_PAGE EXCERPT_
++++

A couple of responses to this dilemma have been proposed. I have heard it said that some members would like to hive off this whole bill to a select committee. I do not support that approach, because as we know, most of it actually came from a select committee in the first place, so it does not make a whole lot of sense to send it all off to a select committee.

It seems to me that there is probably more work that needs to be done on this underground tunnelling acquisition. Another suggestion that has been put forward is that maybe the Public Works Committee could just look at that section, as an appropriate standing committee of parliament. In other words, let the rest of the bill go through. They are sensible provisions, they add to the fairness of the system and, as the Hon. John Darley said, they came out of the thorough process of inquiry, but maybe we should just pause and hold off on the underground portion of this bill, because on the back page of the bill, the words are very clear: 'No compensation is payable in relation to an acquisition of underground land'—no compensation is payable.

That might be an appropriate response in many cases, but is it the appropriate response in all cases? I have had a number of very brief conversations with planning minister, Stephan Knoll, on this. We have gone through a few scenarios: the multilevel underground car park, a wine cellar or a basement. I think in the vast bulk of cases they will not be affected. What we are finding interstate is that it is by no means clear that just because the tunnel is a long way under your property it has not affected you.

Just looking at some of the interstate press, The Sydney Morning Herald five years ago had an article entitled 'Calls for fair compensation for home owners above tunnels'. There is a range of lawyers. Not surprisingly, Slater and Gordon gets a mention in here, and they say:

We have a...client who has an exit tunnel three metres from their fence: they're not protected under the act…

They do not get any compensation at all. There are valuers, professional land valuers, who have come out saying that the residential property market is very sensitive to these things and that people's property values will decline as a result of having a tunnel underneath. It might not be based in a practical implication but, at the end of the day, if it affects the market it affects the market.

More recently, we have in The Age newspaper an article from 10 April under the heading 'Home owners with tunnel beneath their feet should get compensation, reports find'. I thought, 'That's interesting. I wonder what report that was.' The article goes on:

Yarraville residents who will have Transurban's West Gate Tunnel built beneath their properties could be eligible for compensation ranging from $60,000 up to $120,000.

I will not read the whole of the article. The article does refer to Victoria's Valuer-General, who came to a conclusion, which said 'there is generally little difference in the values of properties above tunnels compared to others in the same area' that were not above tunnels. But then you have other valuers who have come out saying that the Valuer-General's analysis was flawed. They point out that looking at land valuations many years after the tunnel was built does not give you a guide to what the impact was either during construction or the uncertainty just prior to construction. As a consequence, you have a range of people coming out in Melbourne saying that people should be entitled to some compensation.

++++

_THE DATA_
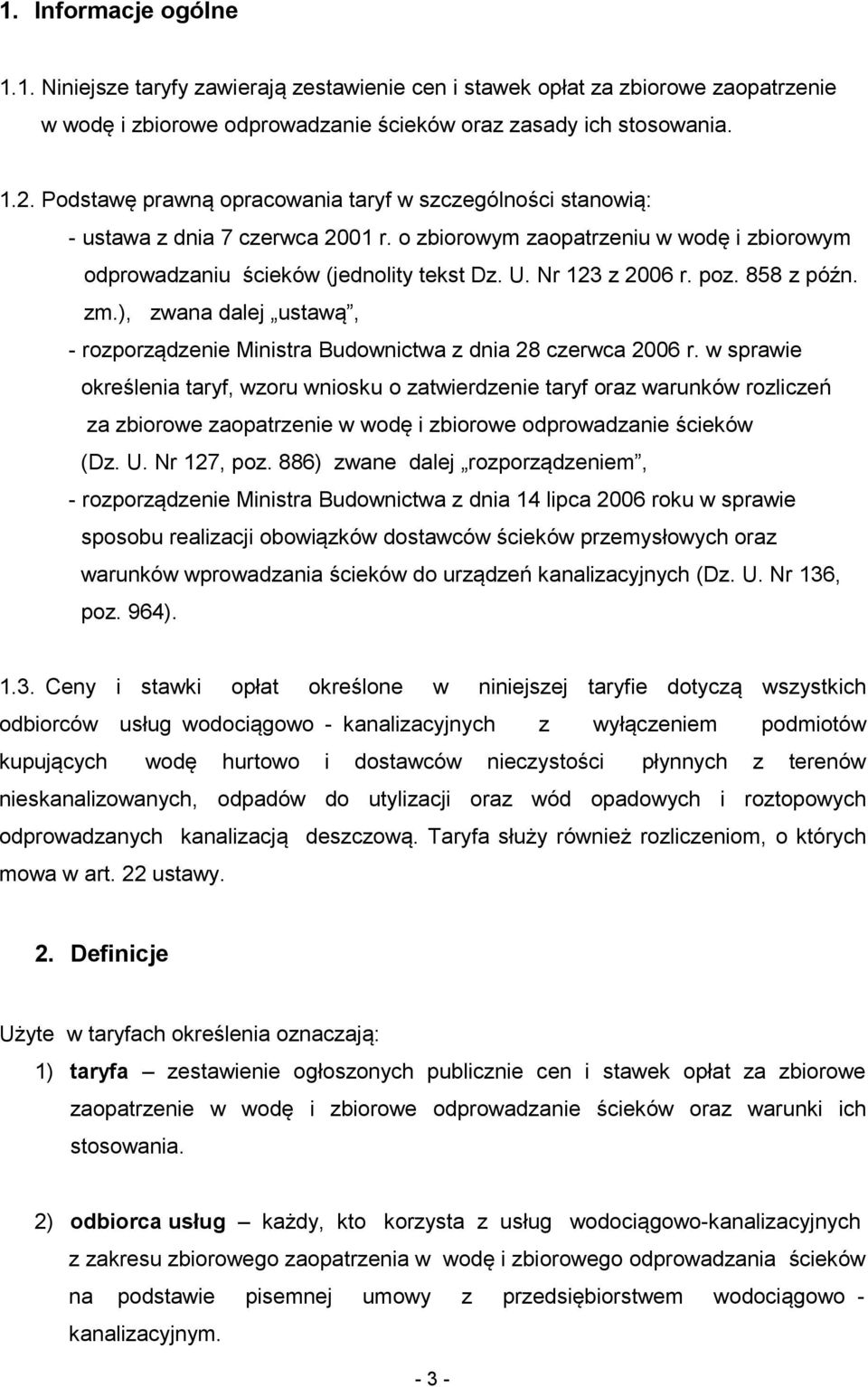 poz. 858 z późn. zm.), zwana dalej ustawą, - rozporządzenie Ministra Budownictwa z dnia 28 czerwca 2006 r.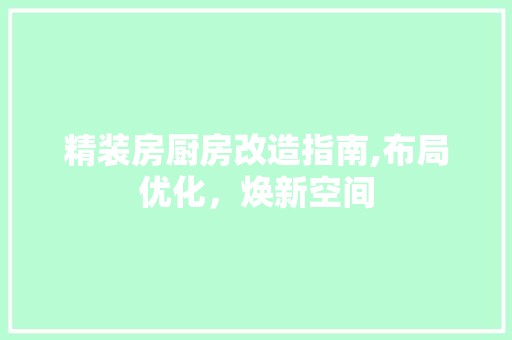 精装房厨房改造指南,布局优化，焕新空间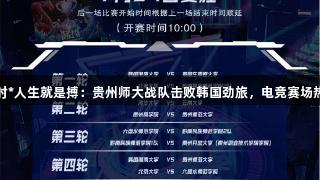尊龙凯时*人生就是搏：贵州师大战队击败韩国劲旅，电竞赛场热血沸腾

++++

_EXERCISES TO COMPLETE_
1 - Write out the passage of the parliamentary speech on tunnel compensation, from "More recently, we" up to and including "up to $120,000.".
2 - Pick up the parliamentary speech on compensation for land above tunnels after its final sentence and extend it.

_ANSWERS IN ORDER_
1 -
More recently, we have in The Age newspaper an article from 10 April under the heading 'Home owners with tunnel beneath their feet should get compensation, reports find'. I thought, 'That's interesting. I wonder what report that was.' The article goes on:

Yarraville residents who will have Transurban's West Gate Tunnel built beneath their properties could be eligible for compensation ranging from $60,000 up to $120,000.

2 -
The Greens' view on whether compensation should or should not be payable is not black-and-white. We think there is a bit more work that needs to be done to explore the bounds of circumstances in which compensation should be allowed and should not be allowed. That is my suggestion. Unless we are presented with absolutely compelling evidence to the contrary, the Greens' position is to support the whole of the bill except for the last part, the insertion of part 4A, which is in relation to the acquisition of underground land and includes the provision I referred to before, that no compensation is payable. That would certainly achieve 90 per cent of the what the bill is designed to do and it would put off to another day the question of how we deal with compensation.

The final thing that I would say is that it is difficult to look at this issue in a legal vacuum because we are talking about real projects that are on the horizon for South Australia. I note a meeting that I could not get to the other night. I do not think any of us got there at the Thebarton Theatre because we were sitting here debating important business. That community very much wants tunnels. They do not want the Thebarton Theatre demolished. They do not want the church, the name of which escapes me.

The Hon. F. Pangallo: Queen of Angels, where I was born—baptised.

The Hon. M.C. PARNELL: Queen of Angels, thank you. The Hon. Frank Pangallo was born in the Queen of Angels Church.

The Hon. F. Pangallo: Baptised.

The Hon. M.C. PARNELL: Baptised. That community quite reasonably thinks that the impact on their community will be less if we get a tunnel. The point that I would make is that I think the Greens are the only party who from day one have questioned whether the single biggest project in this state's history, the thing that we should be proudest of in all of the achievements of South Australia, should be a road through the city.

Billions of dollars that have been spent on this project, whether it was the South Road 'super waste', as my colleague the Hon. Tammy Franks labelled it—I think that was $800 million—or whether it was the Torrens to Torrens or near Flinders University near where I live. When we add all this up we will have spent billions and billions of dollars. That might be fine if there was no-one homeless, if all our kids always got breakfast each day, if all our social services were up to scratch, but they are not.

We know, from recent negotiations in relation to social services or the environment, that we have managed to eke out a million here or a million there for the environment, to help people protect private bushland, put a few solar panels on some Housing Trust roofs. Whilst they are all very good and very worthwhile projects, and the Greens are proud to have secured them, they are chicken feed compared to the billions of dollars that has been spent on turning South Road into a freeway.

What this government and what the previous government have failed to recognise is that the congestion problem on most of our arterial roads is not caused by trucks. They are not the cause of the congestion. The cause of the congestion in urban areas is single occupant commuter motor vehicles, and there are alternatives for a vast number of those single occupant cars travelling to and from the suburbs and the city.

Just imagine what sort of public transport system we would have if we had spent the billions of dollars being proposed for freeways and tunnels on public transport. There would be much less congestion. Trucks have no choice: they cannot use the train in an urban area, they have to use the roads. Congestion would be reduced if we gave ordinary folk who are going about their ordinary business some viable alternatives by way of public transport.

With those brief remarks, the Greens support the vast bulk of the bill but reserve the right to oppose that part of it that relates to compensation for underground acquisition, because we believe more work is required in that area.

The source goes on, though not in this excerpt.